Dr William Dixon and Dr David Wilson
City, University of London
• Matthew D’Ancona argues quite correctly that people’s belief that Theresa May can do an effective job as prime minister and that Jeremy Corbyn cannot will be more crucial in this election than policies (Opinion, 15 May). But he joins the chorus of those quoting opinion polls that show that certain policies in the Labour manifesto are popular. What seems to be ignored is that other policies are very unpopular, in particular those giving huge power to trade union leaders. The unpopularity of union leaders is reflected in the falling membership of unions, and in the fact that only 12% of Unite members bothered to vote in their recent leadership election. Most people in work want protection and support from the law for their rights as workers, but also protection from union action that interferes in their right to get to work.
I suspect that Conservative proposals on workers’ rights will prove more popular than Labour’s about union power.
James Pullen
St Ives, Cornwall
• The Labour manifesto has been likened to the 1945 manifesto of Clement Attlee. Quite right. Costings for proposed policies were pretty irrelevant, as paying for the war left the country more or less bankrupt, our foreign reserves had been dissipated, and, as a last straw, President Truman immediately stopped all aid, saying that “US tax dollars should not go to a socialist state”. However, on being elected, the Labour government proceeded to fulfil manifesto commitments. Railways and mines were nationalised, in 1948 the NHS came into being (the nation breathed a huge sigh of relief – you could now go to the doctor for free), the 1944 Education Act was activated, allowing free education up to age 15. Not bad for a country apparently financially on its knees.
One last point: it was automatically assumed that Churchill, the great warrior, would be elected. He wasn’t. Clement Attlee (Churchill called him “a modest man, with much to be modest about”) led the greatest reforming government of the 20th century.
Martin Sheldon
Oxford
• Danny Dorling and Sally Tomlinson detail how Clement Attlee was vilified by Labour, Conservatives and the media for his lack of talent, drive and personality (Is Corbyn as lacking in drive and personality as Attlee? Let’s hope so, theguardian.com, 9 May), yet many on the left acknowledge him as Britain’s best prime minister for implementing radical social justice reforms in the face of economic crisis. Their comparison of Attlee and Corbyn has provoked some derision and outrage – but their point was that it is not personal characters or qualities that matter most, it is the radical vision that others can get behind.

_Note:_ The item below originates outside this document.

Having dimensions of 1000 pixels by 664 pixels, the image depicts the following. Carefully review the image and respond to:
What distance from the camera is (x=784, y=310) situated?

Leadership theory has progressed well beyond the “trait-based” theories that dominated until the 90s; it now recognises leadership as most powerfully understood as a fluid property of an organisation. People at the top still matter, but they are at their most effective when they stand for a set of shared values, and hold open a space in which others can discuss how best to put them into action. Our continued yearning for “strong leaders” betrays a damaging cultural immaturity: they offer us the chance to give up our shared responsibility for leadership, and to scapegoat those strong leaders when they inevitably let us down.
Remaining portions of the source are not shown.